Nokia Corp. then followed with a US$8.1 billion for Tele Atlas's only major rival, Chicago-based digital mapmaker Navteq Corp, in a deal that is also still under investigation by EU antitrust regulators.
The European Commission said its careful probe of the TomTom deal looked at whether the new company -which effectively forms a duopoly with Navteq -would be able to hike prices or limit access to the digital maps used by other portable navigation device makers.
"The Commission found that the merged company would be unlikely to pursue these strategies because its ability to restrict access to digital maps ... would be limited by the presence of an upstream competitor, Navteq," it said.
The new company "would have no incentive to restrict access to digital maps because the sales of digital maps lost by Tele Atlas would not be compensated by additional sales of personal navigation devices," it said.
Experts believe that navigation will get better in the future as mobile devices automatically relay information from the field to instantly update digital maps and plan routes for other users -a system that will require close integration of maps and devices.
Sales are booming -TomTom sold 2 million personal navigation devices in the first three months of this year from a year ago as prices drop to around euro117 (US$187) per device. TomTom earns fell sharply in the first quarter due to low pricing power.

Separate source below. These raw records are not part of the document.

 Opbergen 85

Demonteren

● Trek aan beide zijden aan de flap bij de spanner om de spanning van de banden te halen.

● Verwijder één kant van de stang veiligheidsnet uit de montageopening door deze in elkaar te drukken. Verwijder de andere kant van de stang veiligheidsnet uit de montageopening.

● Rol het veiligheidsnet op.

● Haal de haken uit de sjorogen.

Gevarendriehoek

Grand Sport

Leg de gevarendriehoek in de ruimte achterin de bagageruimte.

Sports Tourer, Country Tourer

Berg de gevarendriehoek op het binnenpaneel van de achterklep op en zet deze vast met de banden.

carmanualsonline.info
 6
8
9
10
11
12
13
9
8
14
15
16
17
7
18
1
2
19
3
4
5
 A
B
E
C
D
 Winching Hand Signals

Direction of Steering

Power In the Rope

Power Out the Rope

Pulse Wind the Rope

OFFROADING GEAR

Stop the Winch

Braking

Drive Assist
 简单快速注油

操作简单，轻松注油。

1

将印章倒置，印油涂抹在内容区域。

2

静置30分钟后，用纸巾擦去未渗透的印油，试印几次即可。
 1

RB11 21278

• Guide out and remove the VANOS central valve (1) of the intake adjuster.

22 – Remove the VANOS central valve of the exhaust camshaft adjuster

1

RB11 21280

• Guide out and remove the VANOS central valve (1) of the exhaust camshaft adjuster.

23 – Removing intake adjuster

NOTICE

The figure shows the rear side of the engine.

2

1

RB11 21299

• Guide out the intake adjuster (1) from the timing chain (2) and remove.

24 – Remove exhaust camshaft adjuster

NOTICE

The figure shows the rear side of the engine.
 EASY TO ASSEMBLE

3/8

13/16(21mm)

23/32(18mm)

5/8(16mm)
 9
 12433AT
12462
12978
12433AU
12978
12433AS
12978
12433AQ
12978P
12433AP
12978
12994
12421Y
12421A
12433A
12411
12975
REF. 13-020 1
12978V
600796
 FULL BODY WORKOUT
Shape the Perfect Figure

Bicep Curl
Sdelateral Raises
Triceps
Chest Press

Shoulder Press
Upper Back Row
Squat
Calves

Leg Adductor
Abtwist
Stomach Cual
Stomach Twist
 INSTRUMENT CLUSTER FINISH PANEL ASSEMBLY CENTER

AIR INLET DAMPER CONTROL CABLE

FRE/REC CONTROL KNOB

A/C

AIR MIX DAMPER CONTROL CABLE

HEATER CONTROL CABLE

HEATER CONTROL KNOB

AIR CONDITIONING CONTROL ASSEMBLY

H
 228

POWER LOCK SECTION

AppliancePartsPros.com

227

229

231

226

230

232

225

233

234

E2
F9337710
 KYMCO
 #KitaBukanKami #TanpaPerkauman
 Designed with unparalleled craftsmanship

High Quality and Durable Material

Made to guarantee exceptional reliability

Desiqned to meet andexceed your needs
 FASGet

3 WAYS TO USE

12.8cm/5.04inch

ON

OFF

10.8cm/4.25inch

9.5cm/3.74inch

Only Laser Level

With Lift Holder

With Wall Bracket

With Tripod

The navigation-device companies that own the mapmakers may have a competitive advantage.
After Nokia appeared to have the Navteq deal locked up, device maker Garmin bid on Tele Atlas, forcing TomTom to bid higher or risk being left without a partner.
In November, after TomTom had increased its initial offer price for Tele Atlas by almost 50 percent. Garmin signed a long-term deal with Navteq guaranteeing access to its maps for the coming decade, and neatly dropped out of the bidding.